The tube 26 of the air stone 25 is also connected to a regulator 31 with a solenoid valve 30 attached to a small CO ₂ cylinder 29. Then, when the power supply control unit 4 turns on the power supply of the electromagnetic valve 30 based on the GPIO input output from the control unit 5 (arrow H in FIG. 1), the CO ₂ gas whose pressure is adjusted by the regulator 31 is supplied to the CO ₂ cylinder 29. From the air stone 25 via the tube 26. Thereby, CO ₂ gas can be supplied into the culture solution 2. A gas flow meter 32 is attached to the CO ₂ cylinder 29 via a regulator 31 so that the user can visually measure the flow rate of the CO ₂ gas supplied into the culture solution 2. The user who has confirmed this can input and record a comment regarding the flow rate of CO ₂ gas in the remarks column provided on the software.

By supplying air or CO ₂ gas in this way, it is possible to agitate the stayed culture solution 2, so that the growth of microalgae can be promoted. If the stirring effect by this aeration is insufficient, a stirring mechanism may be provided separately. Although air and CO ₂ gas can be mixedly supplied, generally CO ₂ is contained in the air slightly (0.04%), so that the CO ₂ cylinder is turned on / off by the solenoid valve 28. It is also possible to switch between supply and stop of the CO ₂ gas from 27. In the present embodiment, the solenoid valve 28 and the regulator 29 are integrated, but a separate one from the regulator 29 may be used as long as the power consumption is low.

In addition, it is known that when CO ₂ gas is supplied in the form of microbubbles (ultrafine bubbles), the CO ₂ absorption capacity of microalgae is improved and the growth is improved. Instead of 25, microbubbled air or CO ₂ gas may be supplied from a spooter (not shown). Here, the spooter uses a special film, and bubbles are not produced with the aeration pump 31 having a normal discharge amount. Therefore, a high-pressure air pump is used instead. In addition, a PVC air tube is used as the tube 26 because a normal silicon air tube may come off at the time of high voltage output.

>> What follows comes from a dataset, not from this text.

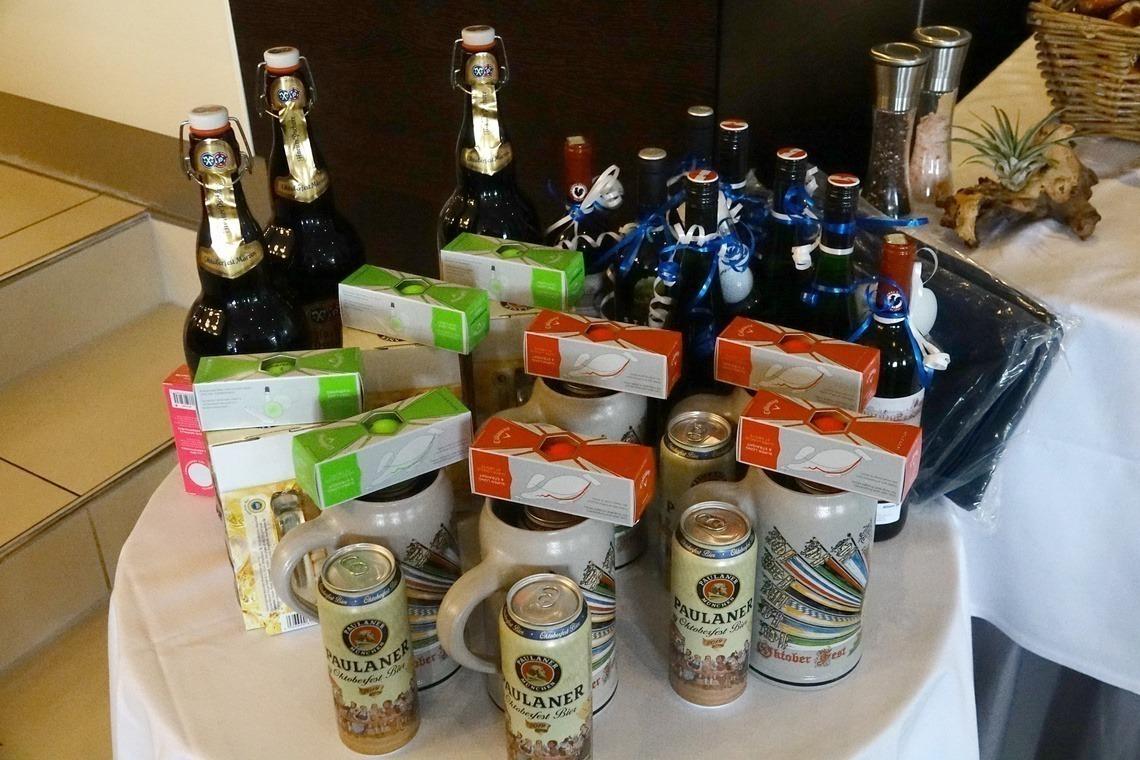 Was gibt es beim Oktoberfest-Turnier für Preise? Natürlich Bier!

<Situation observation at remote locations>
An observation camera 33 having a manual focus function is connected to the USB port 21 of the control unit 5 shown in FIG. The observation camera 33 is installed at a position away from the constant temperature water tank 12 to some extent so as to understand the whole state, and photographs the state of the culture solution 2 in the culture tank 3.

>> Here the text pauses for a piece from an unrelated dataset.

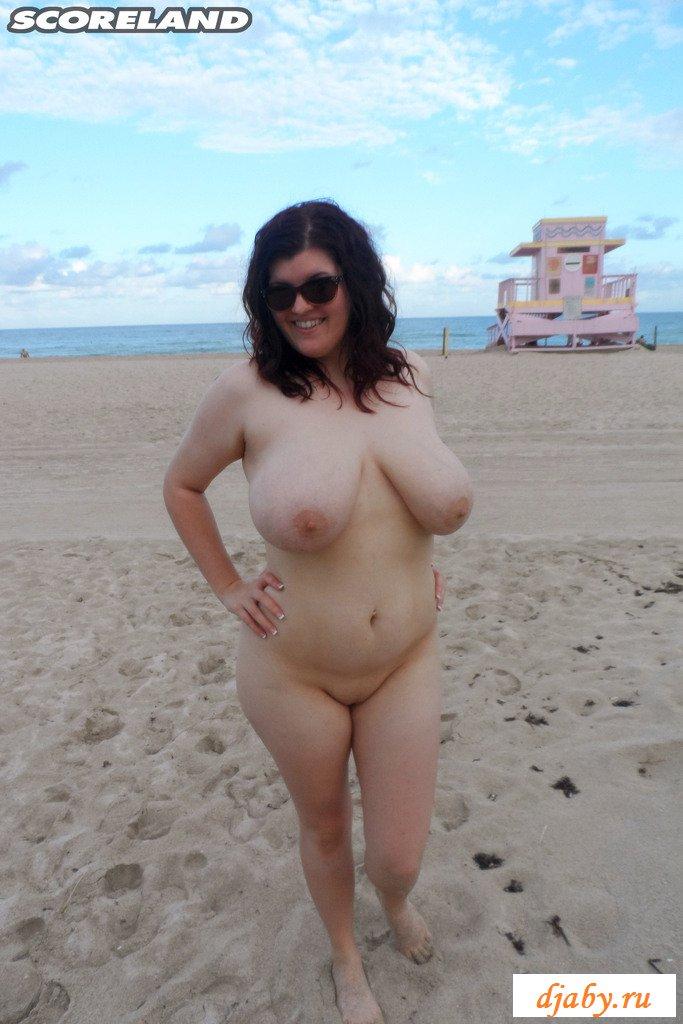 Голая толстуха с обвисшими сиськами у моря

  An image (still image) photographed by the observation camera 33 is displayed on the software of the personal computer 8 or the mobile terminal 9 at a remote place, thereby observing the developmental progress of microalgae in the culture solution 2, It is possible to save the image as training history data. In addition, as shown in the analysis screen of FIG. 8, this still image is enlarged at high magnification on software and analyzed as a microscopic image, thereby counting the number of microalgae cells and quantifying the degree of growth. Can be used.

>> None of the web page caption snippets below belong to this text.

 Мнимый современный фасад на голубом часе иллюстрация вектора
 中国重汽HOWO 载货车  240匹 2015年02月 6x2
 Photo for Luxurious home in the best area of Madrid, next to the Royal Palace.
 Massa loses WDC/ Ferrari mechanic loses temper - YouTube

<Quantification of the degree of training>
A spectroscopic analysis camera 35 having a manual focus function is connected to the USB port 21 of the control unit 5 shown in FIG. The spectroscopic camera 35 is installed in the vicinity of the constant temperature water tank 12, and a spectroscopic spotlight 37 is installed on the opposite side of the culture tank 3, and light of each wavelength is continuously supplied to the light source. Incandescent light bulbs are used.

  Then, when the power supply control unit 4 turns on the spectroscopic analysis spotlight 37 based on the GPIO input output from the control unit 5 (arrow I in FIG. 1), the whole culture solution 2 is illuminated by the light of the incandescent bulb. The spectrum of the incandescent lamp that has passed through a diffraction grating spectroscope (not shown) composed of a transmission type diffraction grating is photographed by the spectroscopic analysis camera 35.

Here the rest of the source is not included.